#### Document text
● ● ● ● ● ● ●
This development is significant in light of the ongoing remedies trial by the Justice Department aimed at addressing Google’s dominance in search. Among various proposals, the DOJ has requested that Judge Amit Mehta consider breaking up Google by mandating the sale of Chrome. The agency argues that Chrome serves as a vital distribution channel for Google’s search engine, contributing to its monopolistic power.
Yahoo is not alone in its ambition to acquire Chrome. Other companies have emerged as potential buyers, although not all possess the financial capacity to complete such a purchase. The CEO of DuckDuckGo noted that acquiring Chrome would be financially unfeasible for their company. Conversely, representatives from both Perplexity and OpenAI have indicated interest in the browser during testimonies at the trial.
Yahoo recognizes the importance of controlling a web browser for effective search functionality. Brian Provost, Yahoo’s Search General Manager, highlighted that approximately 60% of search queries are conducted through web browsers, with many users performing searches directly from the address bar. To capitalize on this landscape, Provost revealed that Yahoo has been “actively internally developing a prototype of a browser” since last summer, aiming to better understand the requirements for launching a competitive product. He also mentioned that discussions are ongoing with various companies regarding a potential browser acquisition but refrained from disclosing specific names.
● ● ● ● ● ● ●
#### Data to examine
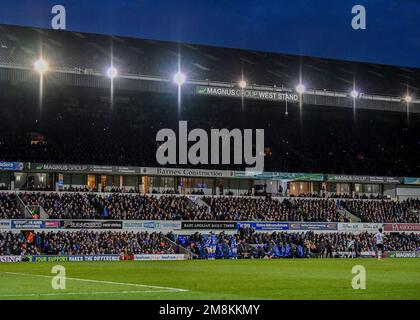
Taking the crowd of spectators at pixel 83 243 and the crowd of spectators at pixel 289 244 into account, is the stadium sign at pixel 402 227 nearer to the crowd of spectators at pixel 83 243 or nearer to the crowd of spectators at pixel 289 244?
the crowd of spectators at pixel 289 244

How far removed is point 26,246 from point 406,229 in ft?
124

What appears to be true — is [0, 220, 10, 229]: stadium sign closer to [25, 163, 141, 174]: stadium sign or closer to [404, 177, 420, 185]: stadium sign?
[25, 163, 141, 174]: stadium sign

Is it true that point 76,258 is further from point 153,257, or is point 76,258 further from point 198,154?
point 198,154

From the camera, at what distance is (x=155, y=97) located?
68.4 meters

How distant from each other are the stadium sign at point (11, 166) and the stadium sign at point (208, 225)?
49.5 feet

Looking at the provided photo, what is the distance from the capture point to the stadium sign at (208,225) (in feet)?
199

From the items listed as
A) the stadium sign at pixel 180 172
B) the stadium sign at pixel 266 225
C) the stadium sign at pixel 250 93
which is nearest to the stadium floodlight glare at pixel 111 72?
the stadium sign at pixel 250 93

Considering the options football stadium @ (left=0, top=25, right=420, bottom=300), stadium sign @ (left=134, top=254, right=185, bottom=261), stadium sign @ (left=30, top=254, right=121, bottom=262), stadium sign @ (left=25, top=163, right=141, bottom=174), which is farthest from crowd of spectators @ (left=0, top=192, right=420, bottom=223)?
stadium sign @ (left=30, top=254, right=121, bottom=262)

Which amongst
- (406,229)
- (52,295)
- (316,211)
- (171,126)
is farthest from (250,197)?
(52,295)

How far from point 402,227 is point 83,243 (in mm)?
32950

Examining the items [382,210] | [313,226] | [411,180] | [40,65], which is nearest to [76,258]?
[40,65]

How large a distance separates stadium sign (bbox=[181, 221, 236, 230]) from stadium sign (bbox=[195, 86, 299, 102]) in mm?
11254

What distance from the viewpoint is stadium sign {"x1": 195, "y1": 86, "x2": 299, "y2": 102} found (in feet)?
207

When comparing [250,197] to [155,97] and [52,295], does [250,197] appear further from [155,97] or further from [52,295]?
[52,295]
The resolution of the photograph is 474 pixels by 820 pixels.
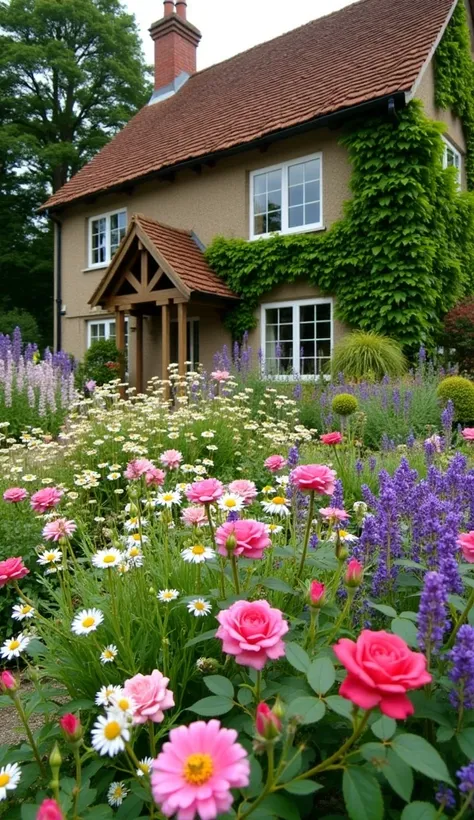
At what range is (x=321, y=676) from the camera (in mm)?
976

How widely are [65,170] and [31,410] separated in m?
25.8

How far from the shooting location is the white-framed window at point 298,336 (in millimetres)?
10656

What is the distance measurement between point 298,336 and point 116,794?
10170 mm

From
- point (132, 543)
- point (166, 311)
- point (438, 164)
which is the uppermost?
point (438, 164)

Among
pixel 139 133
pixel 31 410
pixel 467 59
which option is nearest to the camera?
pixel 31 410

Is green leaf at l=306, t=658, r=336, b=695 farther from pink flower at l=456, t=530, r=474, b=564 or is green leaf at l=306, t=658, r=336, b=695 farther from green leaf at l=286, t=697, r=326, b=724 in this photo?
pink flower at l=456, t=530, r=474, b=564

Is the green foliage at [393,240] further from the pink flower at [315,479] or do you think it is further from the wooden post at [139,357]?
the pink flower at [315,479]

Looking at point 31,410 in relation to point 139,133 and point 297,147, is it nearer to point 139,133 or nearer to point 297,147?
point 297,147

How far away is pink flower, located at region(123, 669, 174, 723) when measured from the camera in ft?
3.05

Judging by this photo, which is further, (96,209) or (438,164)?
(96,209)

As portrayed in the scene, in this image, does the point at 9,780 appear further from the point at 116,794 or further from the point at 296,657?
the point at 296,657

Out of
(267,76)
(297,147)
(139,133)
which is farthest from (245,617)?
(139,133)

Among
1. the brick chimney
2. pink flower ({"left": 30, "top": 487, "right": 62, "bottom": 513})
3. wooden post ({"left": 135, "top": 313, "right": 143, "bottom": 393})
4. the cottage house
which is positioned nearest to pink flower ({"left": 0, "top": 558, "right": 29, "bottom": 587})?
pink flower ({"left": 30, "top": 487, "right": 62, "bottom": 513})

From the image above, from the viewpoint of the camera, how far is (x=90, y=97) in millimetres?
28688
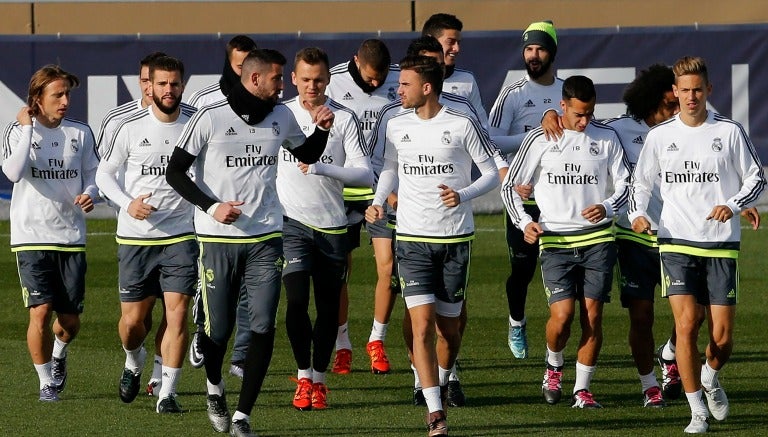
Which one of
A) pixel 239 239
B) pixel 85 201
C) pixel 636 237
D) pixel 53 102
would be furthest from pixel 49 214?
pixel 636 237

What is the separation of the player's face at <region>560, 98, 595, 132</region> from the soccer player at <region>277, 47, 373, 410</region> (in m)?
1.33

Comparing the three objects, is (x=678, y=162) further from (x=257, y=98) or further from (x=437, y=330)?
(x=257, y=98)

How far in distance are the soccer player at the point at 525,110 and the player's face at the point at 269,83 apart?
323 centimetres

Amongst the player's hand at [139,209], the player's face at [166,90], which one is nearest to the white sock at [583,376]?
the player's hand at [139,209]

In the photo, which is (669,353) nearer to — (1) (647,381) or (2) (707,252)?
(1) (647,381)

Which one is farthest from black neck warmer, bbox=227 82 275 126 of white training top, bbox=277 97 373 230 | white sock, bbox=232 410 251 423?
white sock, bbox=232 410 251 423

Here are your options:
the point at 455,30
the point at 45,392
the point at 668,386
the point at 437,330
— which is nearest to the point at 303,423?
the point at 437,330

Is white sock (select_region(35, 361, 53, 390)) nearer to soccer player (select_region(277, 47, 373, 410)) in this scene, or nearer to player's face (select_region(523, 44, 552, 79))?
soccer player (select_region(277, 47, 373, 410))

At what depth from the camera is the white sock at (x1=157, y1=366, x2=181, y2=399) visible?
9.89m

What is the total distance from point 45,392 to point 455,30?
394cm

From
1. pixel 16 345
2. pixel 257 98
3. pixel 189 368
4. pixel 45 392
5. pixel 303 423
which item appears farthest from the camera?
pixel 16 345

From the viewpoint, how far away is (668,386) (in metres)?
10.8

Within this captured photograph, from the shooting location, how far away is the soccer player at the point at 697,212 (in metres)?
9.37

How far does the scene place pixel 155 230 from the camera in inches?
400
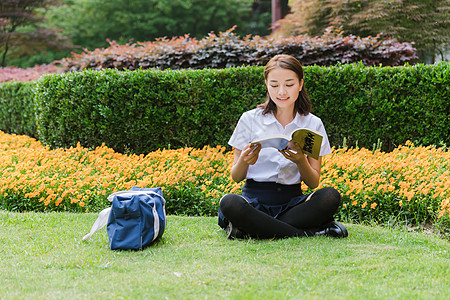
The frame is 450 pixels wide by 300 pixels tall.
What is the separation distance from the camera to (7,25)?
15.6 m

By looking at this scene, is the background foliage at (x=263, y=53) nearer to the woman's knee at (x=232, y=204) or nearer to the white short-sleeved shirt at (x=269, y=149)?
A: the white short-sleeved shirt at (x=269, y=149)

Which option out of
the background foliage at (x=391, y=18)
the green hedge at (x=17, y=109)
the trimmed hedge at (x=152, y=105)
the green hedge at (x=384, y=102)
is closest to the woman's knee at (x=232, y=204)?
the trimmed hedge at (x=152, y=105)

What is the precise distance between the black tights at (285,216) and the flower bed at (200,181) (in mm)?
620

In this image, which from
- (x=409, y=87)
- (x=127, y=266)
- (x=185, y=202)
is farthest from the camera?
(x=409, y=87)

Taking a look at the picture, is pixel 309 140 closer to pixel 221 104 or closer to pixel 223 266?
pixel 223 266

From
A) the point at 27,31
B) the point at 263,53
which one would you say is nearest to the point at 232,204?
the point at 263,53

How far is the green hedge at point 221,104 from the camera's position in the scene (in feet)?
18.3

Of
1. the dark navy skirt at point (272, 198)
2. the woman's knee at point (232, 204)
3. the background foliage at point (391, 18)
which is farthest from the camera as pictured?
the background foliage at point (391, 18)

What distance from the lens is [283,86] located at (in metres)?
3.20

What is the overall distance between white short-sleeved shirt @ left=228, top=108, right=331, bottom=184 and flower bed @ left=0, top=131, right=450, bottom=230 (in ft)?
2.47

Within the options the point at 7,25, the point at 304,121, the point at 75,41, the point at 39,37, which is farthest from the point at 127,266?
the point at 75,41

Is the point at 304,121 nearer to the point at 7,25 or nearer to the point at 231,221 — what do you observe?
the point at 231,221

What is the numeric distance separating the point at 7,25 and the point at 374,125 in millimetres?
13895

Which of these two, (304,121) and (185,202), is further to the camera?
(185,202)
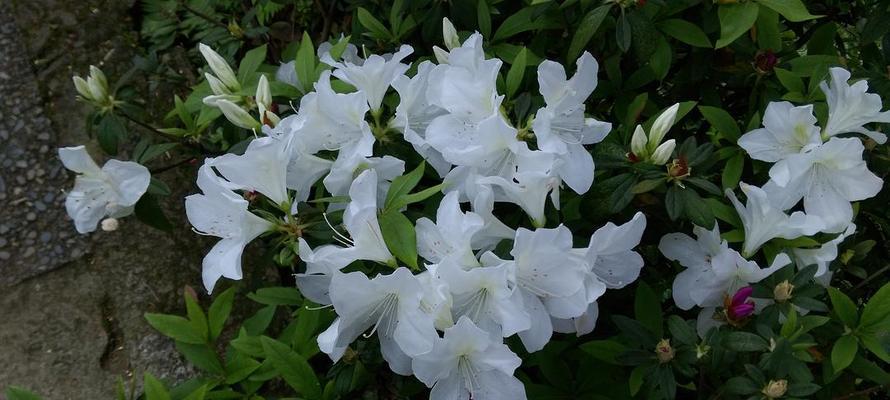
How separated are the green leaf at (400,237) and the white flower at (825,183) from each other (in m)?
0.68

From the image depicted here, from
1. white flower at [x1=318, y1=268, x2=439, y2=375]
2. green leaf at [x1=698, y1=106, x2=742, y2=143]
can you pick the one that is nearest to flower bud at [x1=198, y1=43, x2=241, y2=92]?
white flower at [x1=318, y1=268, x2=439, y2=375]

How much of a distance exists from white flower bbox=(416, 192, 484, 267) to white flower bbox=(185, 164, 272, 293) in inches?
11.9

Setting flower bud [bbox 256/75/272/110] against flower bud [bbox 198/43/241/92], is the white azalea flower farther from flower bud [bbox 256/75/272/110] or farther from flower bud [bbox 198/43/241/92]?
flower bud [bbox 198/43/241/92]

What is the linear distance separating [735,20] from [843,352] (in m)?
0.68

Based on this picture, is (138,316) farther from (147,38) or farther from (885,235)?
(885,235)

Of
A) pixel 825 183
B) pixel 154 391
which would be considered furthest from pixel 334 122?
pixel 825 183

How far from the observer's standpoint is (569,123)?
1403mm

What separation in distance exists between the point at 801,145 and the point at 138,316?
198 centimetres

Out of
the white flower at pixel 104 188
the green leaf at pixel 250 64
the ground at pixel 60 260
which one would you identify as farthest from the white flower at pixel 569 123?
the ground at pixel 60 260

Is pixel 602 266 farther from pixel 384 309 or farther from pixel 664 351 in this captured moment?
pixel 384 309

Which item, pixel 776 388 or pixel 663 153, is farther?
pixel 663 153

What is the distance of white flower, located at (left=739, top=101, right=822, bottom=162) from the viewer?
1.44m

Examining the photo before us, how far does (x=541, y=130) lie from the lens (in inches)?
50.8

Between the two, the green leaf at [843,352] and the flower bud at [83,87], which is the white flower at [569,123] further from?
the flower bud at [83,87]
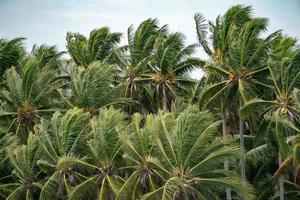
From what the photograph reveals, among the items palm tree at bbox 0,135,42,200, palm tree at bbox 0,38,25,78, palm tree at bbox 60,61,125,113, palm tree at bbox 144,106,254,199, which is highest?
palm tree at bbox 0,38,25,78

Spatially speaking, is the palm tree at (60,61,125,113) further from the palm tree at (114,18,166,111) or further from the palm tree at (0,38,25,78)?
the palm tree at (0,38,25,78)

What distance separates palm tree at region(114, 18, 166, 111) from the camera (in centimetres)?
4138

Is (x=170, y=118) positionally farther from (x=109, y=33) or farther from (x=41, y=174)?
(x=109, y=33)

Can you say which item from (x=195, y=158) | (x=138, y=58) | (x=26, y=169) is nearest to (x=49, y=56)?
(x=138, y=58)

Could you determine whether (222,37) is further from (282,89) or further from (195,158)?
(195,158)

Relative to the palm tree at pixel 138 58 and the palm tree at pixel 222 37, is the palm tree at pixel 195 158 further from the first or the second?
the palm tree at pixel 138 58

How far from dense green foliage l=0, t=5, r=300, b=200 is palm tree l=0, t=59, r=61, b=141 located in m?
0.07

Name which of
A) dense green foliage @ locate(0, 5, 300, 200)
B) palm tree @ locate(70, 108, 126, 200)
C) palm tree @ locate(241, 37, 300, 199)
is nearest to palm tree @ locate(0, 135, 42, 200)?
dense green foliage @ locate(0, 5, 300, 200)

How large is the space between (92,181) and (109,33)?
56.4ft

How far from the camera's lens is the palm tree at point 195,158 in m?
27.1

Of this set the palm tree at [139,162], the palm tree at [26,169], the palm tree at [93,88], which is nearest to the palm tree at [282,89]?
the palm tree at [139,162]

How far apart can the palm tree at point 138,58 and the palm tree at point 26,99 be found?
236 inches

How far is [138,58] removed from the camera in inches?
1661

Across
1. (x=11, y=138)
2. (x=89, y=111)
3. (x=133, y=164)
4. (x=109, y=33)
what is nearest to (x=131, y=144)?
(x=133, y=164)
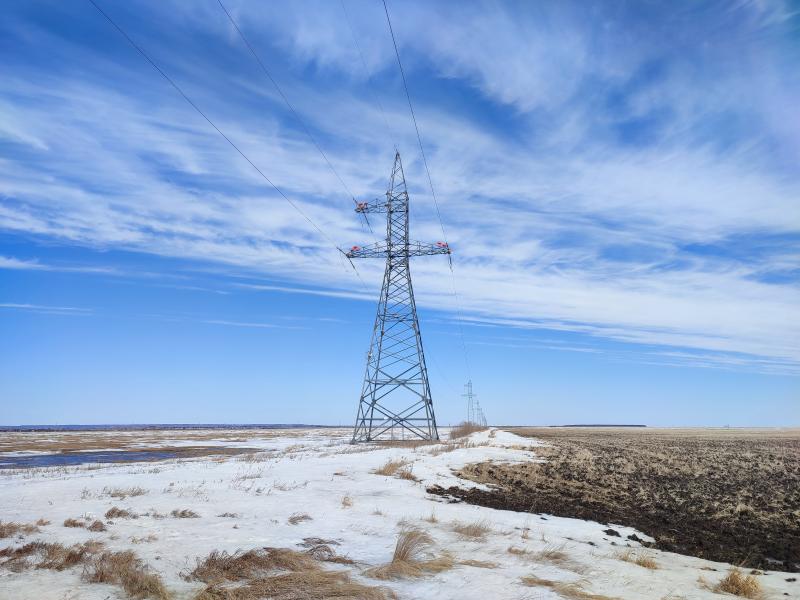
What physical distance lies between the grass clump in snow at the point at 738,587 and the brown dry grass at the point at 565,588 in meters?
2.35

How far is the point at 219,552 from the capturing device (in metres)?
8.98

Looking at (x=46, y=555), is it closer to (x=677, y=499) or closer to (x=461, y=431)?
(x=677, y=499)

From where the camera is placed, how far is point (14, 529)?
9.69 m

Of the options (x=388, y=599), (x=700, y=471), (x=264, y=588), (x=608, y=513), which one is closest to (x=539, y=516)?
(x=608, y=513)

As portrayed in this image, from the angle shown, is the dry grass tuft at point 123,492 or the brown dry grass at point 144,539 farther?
● ● ● ● ● ● ●
#### Questions to answer
1) From the text about Chrome, extract the passage from "Yahoo is not" to "at the trial.", copying it word for word.
2) According to the text about Chrome, roughly what share of search queries does Brian Provost say are conducted through web browsers?

#### Results of the exercise
1)
Yahoo is not alone in its ambition to acquire Chrome. Other companies have emerged as potential buyers, although not all possess the financial capacity to complete such a purchase. The CEO of DuckDuckGo noted that acquiring Chrome would be financially unfeasible for their company. Conversely, representatives from both Perplexity and OpenAI have indicated interest in the browser during testimonies at the trial.

2) Approximately 60%.